Große Freude bei Wladimir Klitschko (38). Am 9. Dezember brachte seine Verlobte Hayden Panettiere (25) das erste gemeinsame Kind zur Welt. Das Mädchen hört auf den Namen Kaya Evdokia.

Die frohen Neuigkeiten verkündete der stolze Papa jetzt über Twitter. "Wir sind überglücklich, die Geburt unserer Tochter Kaya Evdokia Klitschko zu bestätigen. Sie kam am 9. Dezember gesund zur Welt", postete Wladimir über den Kurznachrichtendienst. Die Kleine ist 50 cm groß und brachte dreineinhalb Kilogramm auf die Waage.

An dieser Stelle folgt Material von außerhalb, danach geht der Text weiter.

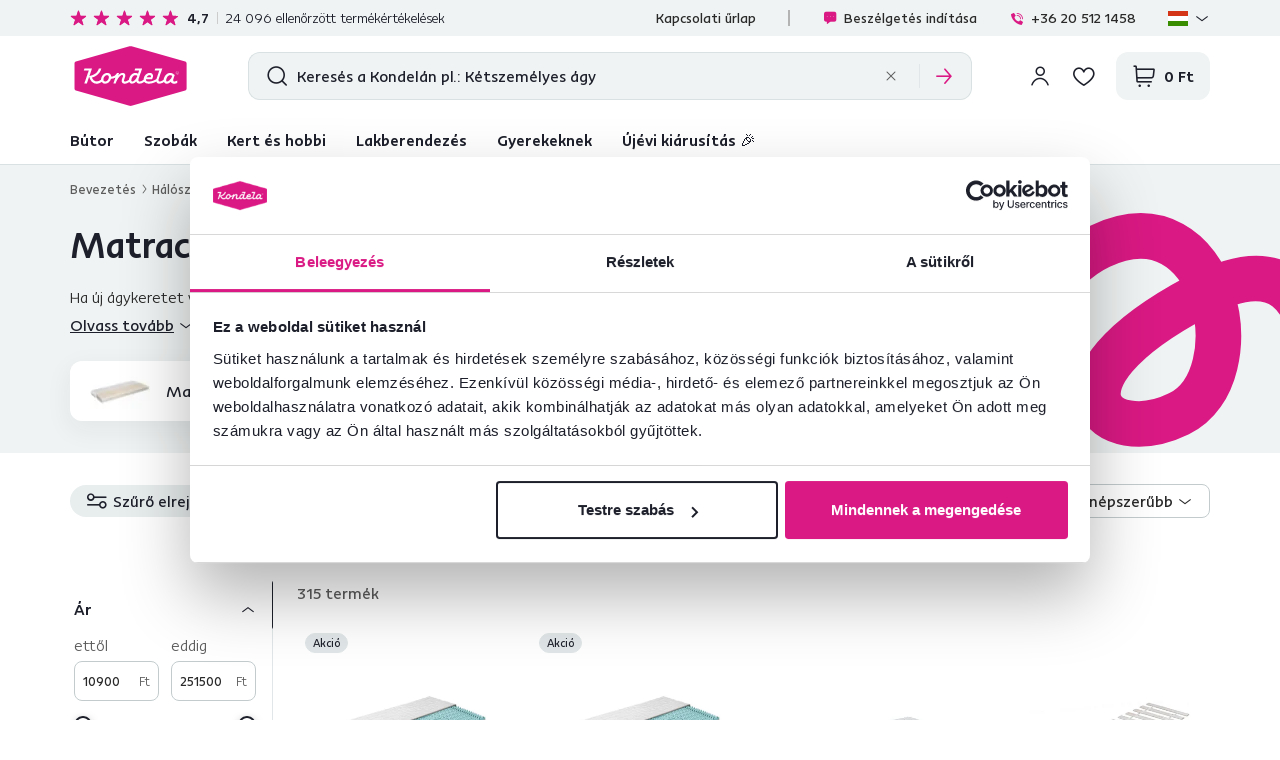

--- FILE ---
content_type: image/svg+xml
request_url: https://www.kondela.hu/buxus/assets/build/images/theme/shape_skein-pink.svg
body_size: -81
content:
<svg width="692" height="316" viewBox="0 0 692 316" fill="none" xmlns="http://www.w3.org/2000/svg">
<path d="M22.094 398.258C111.677 307.895 222.154 149.189 252.434 206.617C282.713 264.045 235.736 355.397 274.927 336.843C372.493 290.649 328.787 103.626 455.207 43.7746C608.761 -28.9243 658.858 215.806 559.06 264.399C461.267 312.02 368.252 224.694 582.907 110.359C729.051 32.5193 729.76 163.151 752.013 206.594" stroke="#DA1984" stroke-width="60" stroke-linejoin="round"/>
</svg>
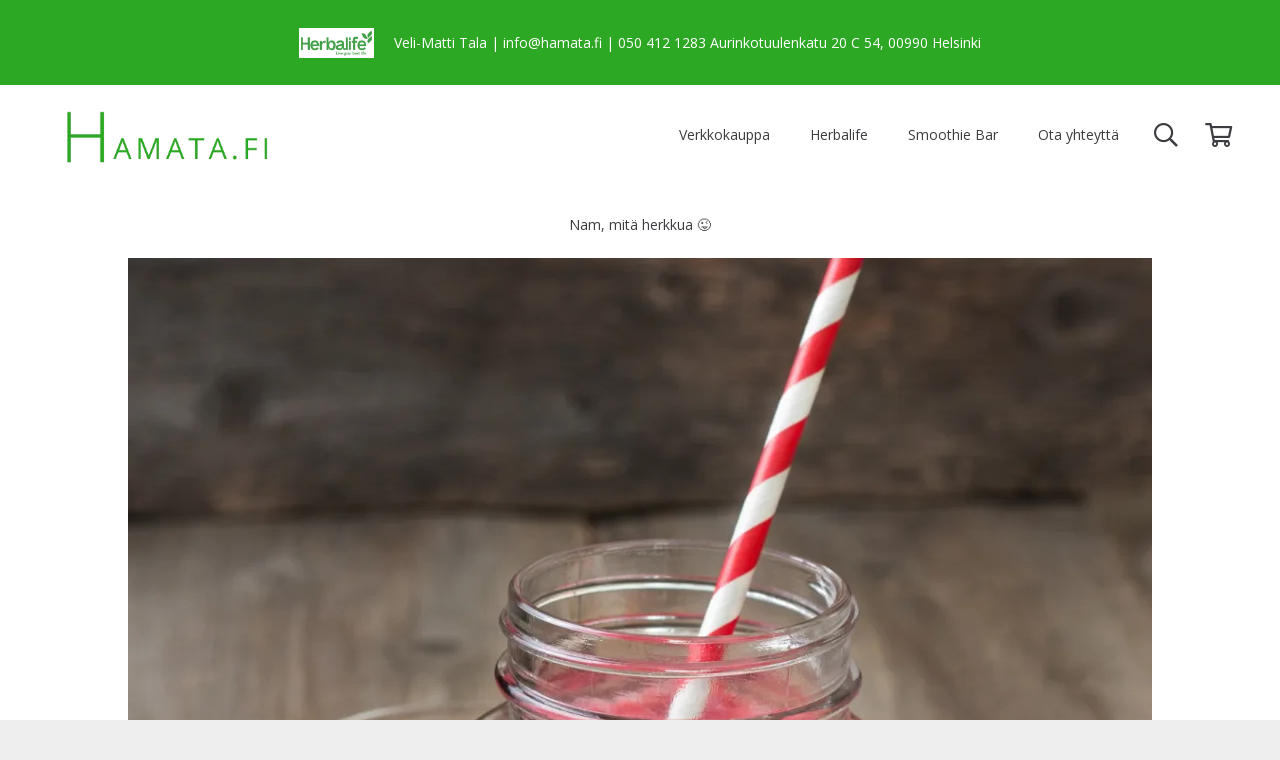

--- FILE ---
content_type: application/javascript
request_url: https://prism.app-us1.com/?a=610977826&u=https%3A%2F%2Fhamata.fi%2Fsitruunainen-minttusuklaa-smoothie%2F
body_size: 124
content:
window.visitorGlobalObject=window.visitorGlobalObject||window.prismGlobalObject;window.visitorGlobalObject.setVisitorId('b9ebd68d-950d-4845-8bd9-e965702b320d', '610977826');window.visitorGlobalObject.setWhitelistedServices('tracking', '610977826');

Bereits vor der Geburt der Kleinen war sich die 25-Jährige sicher, dass ihr Töchterchen äußerlich nicht viel von seiner schönen Mama abbekommen würde: "Auf den Ultraschall-Aufnahmen sieht sie genau so aus wie der Papa. Sie ist wie ein Klon von ihm", berichtete die "Nashville"-Darstellerin gegenüber der Schweizer Zeitschrift "Blick" und scherzte: "Ich habe mit der ganzen Sache anscheinend gar nichts zu tun, außer als Brutkasten zu fungieren." 

Ob die Neu-Mama Recht behalten wird? Wir sind gespannt auf das erste Foto der kleinen Kaya!

Quelle: bunte.de

auch von meiner Wenigkeit herzlichen Glückwunsch


----------



## MadMan (17 Dez. 2014)

Ein Mädchen das aussieht wie Klitschko :O


----------